Improving the convergence of Markov chains via permutations and projections

This paper aims at improving the convergence to equilibrium of finite ergodic Markov chains via permutations and projections. First, we prove that a specific mixture of permuted Markov chains arises naturally as a projection under the KL divergence or the squared-Frobenius norm. We then compare various mixing properties of the mixture with other competing Markov chain samplers and demonstrate that it enjoys improved convergence. This geometric perspective motivates us to propose samplers based on alternating projections to combine different permutations and to analyze their rate of convergence. We give necessary, and under some additional assumptions also sufficient, conditions for the projection to achieve stationarity in the limit in terms of the trace of the transition matrix. We proceed to discuss tuning strategies of the projection samplers when these permutations are viewed as parameters. Along the way, we reveal connections between the mixture and a Markov chain Sylvester's equation as well as assignment problems, and highlight how these can be used to understand and improve Markov chain mixing. We provide two examples as illustrations. In the first example, the projection sampler (with a suitable choice of the permutation) improves upon Metropolis-Hastings in a discrete bimodal distribution with a reduced relaxation time from exponential to polynomial in the system size, while in the second example, the mixture of permuted Markov chain yields a mixing time that is logarithmic in system size (with high probability under random permutation), compared to a linear mixing time in the Diaconis-Holmes-Neal sampler.
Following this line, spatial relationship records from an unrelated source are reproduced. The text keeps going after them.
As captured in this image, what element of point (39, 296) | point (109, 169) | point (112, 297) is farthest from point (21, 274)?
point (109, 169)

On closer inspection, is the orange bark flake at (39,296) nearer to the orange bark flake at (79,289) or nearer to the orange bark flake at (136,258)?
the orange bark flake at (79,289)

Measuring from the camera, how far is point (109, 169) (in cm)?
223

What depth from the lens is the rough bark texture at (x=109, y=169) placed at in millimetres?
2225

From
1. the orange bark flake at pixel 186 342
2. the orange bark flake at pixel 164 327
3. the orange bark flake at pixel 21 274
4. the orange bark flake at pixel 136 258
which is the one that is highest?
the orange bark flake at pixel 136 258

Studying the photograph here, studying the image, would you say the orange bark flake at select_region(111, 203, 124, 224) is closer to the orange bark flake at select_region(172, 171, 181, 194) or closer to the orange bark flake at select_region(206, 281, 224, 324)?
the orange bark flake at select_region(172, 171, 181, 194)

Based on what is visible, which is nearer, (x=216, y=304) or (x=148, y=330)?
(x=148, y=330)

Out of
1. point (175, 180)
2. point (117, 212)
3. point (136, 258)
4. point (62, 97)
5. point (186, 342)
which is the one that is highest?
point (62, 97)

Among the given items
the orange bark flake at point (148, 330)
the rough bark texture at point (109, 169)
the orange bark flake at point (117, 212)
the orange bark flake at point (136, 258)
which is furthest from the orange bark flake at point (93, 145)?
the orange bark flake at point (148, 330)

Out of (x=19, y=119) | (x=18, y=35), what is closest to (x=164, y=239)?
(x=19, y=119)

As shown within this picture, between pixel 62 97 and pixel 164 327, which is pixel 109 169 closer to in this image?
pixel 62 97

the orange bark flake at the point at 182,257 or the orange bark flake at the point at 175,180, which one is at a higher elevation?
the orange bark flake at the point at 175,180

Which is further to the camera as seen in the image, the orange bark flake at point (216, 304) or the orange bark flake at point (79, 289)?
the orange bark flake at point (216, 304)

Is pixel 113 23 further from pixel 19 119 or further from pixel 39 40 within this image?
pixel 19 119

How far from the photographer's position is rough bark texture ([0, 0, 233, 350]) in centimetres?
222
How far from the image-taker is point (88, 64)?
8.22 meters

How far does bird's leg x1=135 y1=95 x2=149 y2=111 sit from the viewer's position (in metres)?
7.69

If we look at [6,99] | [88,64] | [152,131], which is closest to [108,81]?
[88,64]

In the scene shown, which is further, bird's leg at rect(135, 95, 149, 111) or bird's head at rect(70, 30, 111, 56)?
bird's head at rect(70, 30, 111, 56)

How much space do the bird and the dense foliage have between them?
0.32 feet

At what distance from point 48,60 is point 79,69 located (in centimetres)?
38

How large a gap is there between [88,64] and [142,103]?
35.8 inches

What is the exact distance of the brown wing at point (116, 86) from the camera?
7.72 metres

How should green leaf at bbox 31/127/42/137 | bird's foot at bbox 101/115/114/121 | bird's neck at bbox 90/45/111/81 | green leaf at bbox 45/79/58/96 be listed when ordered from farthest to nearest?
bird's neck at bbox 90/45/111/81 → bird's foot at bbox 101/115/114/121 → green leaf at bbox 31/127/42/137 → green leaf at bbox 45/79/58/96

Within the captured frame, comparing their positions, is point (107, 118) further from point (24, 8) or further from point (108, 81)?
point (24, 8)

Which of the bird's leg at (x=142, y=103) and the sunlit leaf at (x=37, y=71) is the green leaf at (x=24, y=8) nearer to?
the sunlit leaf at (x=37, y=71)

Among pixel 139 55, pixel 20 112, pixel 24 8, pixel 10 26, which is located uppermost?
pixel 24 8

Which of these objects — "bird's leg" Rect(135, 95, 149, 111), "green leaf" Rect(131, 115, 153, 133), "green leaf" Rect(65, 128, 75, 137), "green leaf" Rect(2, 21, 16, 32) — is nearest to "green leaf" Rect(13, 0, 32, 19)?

翻译：本文旨在通过置换与投影提升有限遍历马尔可夫链向平衡态的收敛速度。首先，我们证明在KL散度或平方Frobenius范数下，一类特定的置换马尔可夫链混合自然地表现为投影形式。随后，我们将该混合链与其他马尔可夫链采样器在多种混合性质上进行比较，并证明其具有更优的收敛性能。这一几何视角启发我们提出基于交替投影的采样器，以融合不同置换方式并分析其收敛速率。我们给出了投影在极限条件下达到平稳态的必要条件，并在附加假设下给出以转移矩阵迹表示的充分条件。进一步，我们探讨了当这些置换被视为参数时投影采样器的调优策略。在此过程中，我们揭示了该混合链与马尔可夫链Sylvester方程及分配问题之间的联系，并阐明如何利用这些联系理解与改进马尔可夫链的混合行为。我们提供了两个示例作为说明：在第一个示例中，投影采样器（通过选择合适的置换）在离散双峰分布上优于Metropolis-Hastings算法，其弛豫时间从系统规模的指数级降至多项式级；而在第二个示例中，置换马尔可夫链的混合时间（在随机置换下以高概率）达到系统规模的对数级，而Diaconis-Holmes-Neal采样器的混合时间仅为线性级。